The first polymer film and the second polymer film each include one or more monolayers. The thickness of the first polymer film and the second polymer film is preferably 300 μm to 1000 μm, particularly preferably 500 μm to 900 μm, in particular 650 μm to 850 μm, respectively. In addition, it is preferably provided that the thickness of the first and second polymer films is the same. In principle, thicker or thinner polymer films may also be used, and a slight thickness difference between the first type of polymer film and the second type of polymer film is optionally also acceptable; however, the above thickness ranges and the degree of matching of the thickness between the two films are technically advantageous.

The first and/or second polymer films preferably comprise polyvinyl butyral (PVB), polyurethane (PU), ionomers, and/or Ethylene Vinyl Acetate (EVA). These materials have proven to be particularly suitable in terms of the glass sheets being firmly connected to one another.

In a preferred embodiment, the first polymeric film is a PVB film having an elastic modulus of less than 20MPa and the second polymeric film is a PVB film having an elastic modulus of greater than 100MPa, each measured according to standard ASTM D882.

In another preferred embodiment, it is provided that the first type of polymeric film is a PVB film having an elastic modulus of less than 20MPa and the second type of polymeric film is an ionomer film having an elastic modulus of greater than 300MPa, each measured according to standard ASTM D882.

However, in principle polymer films with different chemical compositions can be used for the first surface region and the second subregion, provided that they meet other requirements in terms of transparency and durability and follow the above-mentioned relationship between the stiffness or the elastic modulus of the first and the second polymer film.

In principle, it is desirable to provide the second polymer film with a larger area fraction in view of the greatest possible load carrying capacity of the windshield, however, this is generally undesirable due to the lower tear strength of the second polymer film and for cost reasons. The second subregion with the second polymer film preferably has an area proportion of less than 60%, particularly preferably less than 50%, in particular less than 40% of the total area of the windscreen. This is sufficient to cover the region of the glass plate adjacent to the engine edge and also to keep the proportion of the second subregion as small as possible, which is advantageous in terms of improved tear strength of the first polymer film.

The first polymer film has a first circumferential film edge and the second polymer film has a second circumferential film edge. The first polymer film and the second polymer film are adjacent to each other at a transition between the first sub-region and the second sub-region. There, a direct contact is made between a portion of the first circumferential film edge and a portion of the second circumferential film edge, wherein the two directly contacted film edges form a common contact edge. The contact edge preferably extends between the side edges of the windscreen, wherein the contact line may, but need not, terminate at the side edges of the windscreen. This means that the contact edges at one or both side edges of the windscreen can meet the respective side edges.

The second subregion, in which the second glass pane is connected to the third glass pane by the second polymer film, can in principle have any shape and preferably have a rectangular or rounded rectangular or semicircular or semi-elliptical shape, each adjacent to the engine edge of the windshield. Other shapes are possible depending on the geometry of the windshield.
------------------------------------------------------------------------
Aim
List every material that the windshield film passage names as a preferred component of the first and/or second polymer films.
------------------------------------------------------------------------
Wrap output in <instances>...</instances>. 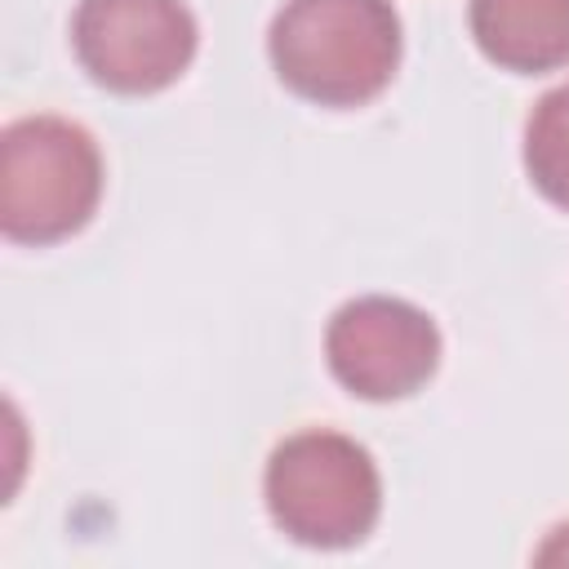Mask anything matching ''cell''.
<instances>
[{"label":"cell","mask_w":569,"mask_h":569,"mask_svg":"<svg viewBox=\"0 0 569 569\" xmlns=\"http://www.w3.org/2000/svg\"><path fill=\"white\" fill-rule=\"evenodd\" d=\"M525 169L529 182L569 213V84L538 98L525 124Z\"/></svg>","instance_id":"cell-7"},{"label":"cell","mask_w":569,"mask_h":569,"mask_svg":"<svg viewBox=\"0 0 569 569\" xmlns=\"http://www.w3.org/2000/svg\"><path fill=\"white\" fill-rule=\"evenodd\" d=\"M284 89L316 107H365L400 67L391 0H284L267 36Z\"/></svg>","instance_id":"cell-1"},{"label":"cell","mask_w":569,"mask_h":569,"mask_svg":"<svg viewBox=\"0 0 569 569\" xmlns=\"http://www.w3.org/2000/svg\"><path fill=\"white\" fill-rule=\"evenodd\" d=\"M196 18L182 0H80L71 49L93 84L142 98L169 89L196 58Z\"/></svg>","instance_id":"cell-4"},{"label":"cell","mask_w":569,"mask_h":569,"mask_svg":"<svg viewBox=\"0 0 569 569\" xmlns=\"http://www.w3.org/2000/svg\"><path fill=\"white\" fill-rule=\"evenodd\" d=\"M538 565H569V525L547 533V542L538 547Z\"/></svg>","instance_id":"cell-8"},{"label":"cell","mask_w":569,"mask_h":569,"mask_svg":"<svg viewBox=\"0 0 569 569\" xmlns=\"http://www.w3.org/2000/svg\"><path fill=\"white\" fill-rule=\"evenodd\" d=\"M333 378L360 400L413 396L440 365V329L427 311L400 298H356L325 329Z\"/></svg>","instance_id":"cell-5"},{"label":"cell","mask_w":569,"mask_h":569,"mask_svg":"<svg viewBox=\"0 0 569 569\" xmlns=\"http://www.w3.org/2000/svg\"><path fill=\"white\" fill-rule=\"evenodd\" d=\"M102 200V156L89 129L62 116L13 120L0 138V231L13 244L76 236Z\"/></svg>","instance_id":"cell-2"},{"label":"cell","mask_w":569,"mask_h":569,"mask_svg":"<svg viewBox=\"0 0 569 569\" xmlns=\"http://www.w3.org/2000/svg\"><path fill=\"white\" fill-rule=\"evenodd\" d=\"M467 22L480 53L502 71L569 67V0H471Z\"/></svg>","instance_id":"cell-6"},{"label":"cell","mask_w":569,"mask_h":569,"mask_svg":"<svg viewBox=\"0 0 569 569\" xmlns=\"http://www.w3.org/2000/svg\"><path fill=\"white\" fill-rule=\"evenodd\" d=\"M271 520L302 547H356L382 511V480L365 445L342 431H298L280 440L262 476Z\"/></svg>","instance_id":"cell-3"}]
</instances>
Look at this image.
------------------------------------------------------------------------
Solution for this exercise
- Polyvinyl butyral (PVB)
- Polyurethane (PU)
- Ionomers
- Ethylene Vinyl Acetate (EVA)